DOCTORAL DISSERTATION, ISBN 91-628-6241-3
For people with central visual field loss, eccentric vision is all that they have to rely on. Even for those who learn how to correctly utilize their eccentric vision, it will never be as good as the central for two entirely different reasons: the off-axis optics of the eye can result in large refractive errors, and the low function of the peripheral retina. This thesis deals with the first of these factors: how to study and correct the eccentric aberrations in people with low vision by measuring the optics of their eyes, correcting the aberrations, particularly astigmatism, and evaluating improvements in visual functions.
The individual variations are large for both astigmatism and higher order aberrations such as coma. The main results of this research show that visual improvements through eccentric corrections are possible in spite of the retina’s poor function outside of the macula.
Eccentric optical correction affects both resolution and detection capacities. A person’s visual ability can also be influenced by their awareness and training of eccentric viewing.
All in all, this thesis opens the door to a large area of research, one that is particularly important as the number of elderly people is growing and, as a result, increasing the number of people who are developing macular degeneration.

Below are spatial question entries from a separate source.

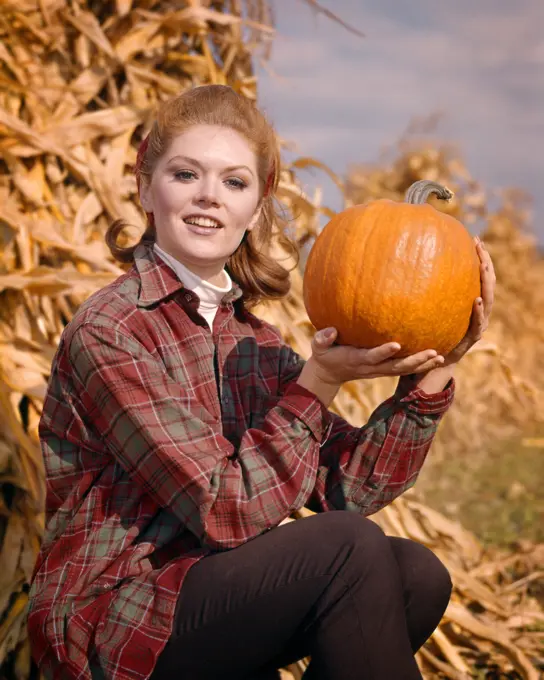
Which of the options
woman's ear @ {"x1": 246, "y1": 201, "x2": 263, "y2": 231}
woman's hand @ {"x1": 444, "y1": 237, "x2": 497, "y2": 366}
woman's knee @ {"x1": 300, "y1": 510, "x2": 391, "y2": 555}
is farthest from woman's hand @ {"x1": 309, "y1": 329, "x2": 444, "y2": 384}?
woman's ear @ {"x1": 246, "y1": 201, "x2": 263, "y2": 231}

The hope is that it will be possible to develop more and better evaluation methods as well as refractive corrections for eccentric vision and that it will be possible to study separate aspects of visual function in more detail. In so doing, we can increase understanding for how different diseases of the eye affect a variety of visual abilities. It is also essential that the examinations and improvements in the future involve more people than those with large central visual field loss and conscious eccentric viewing, as well as that the results find their application in clinical settings.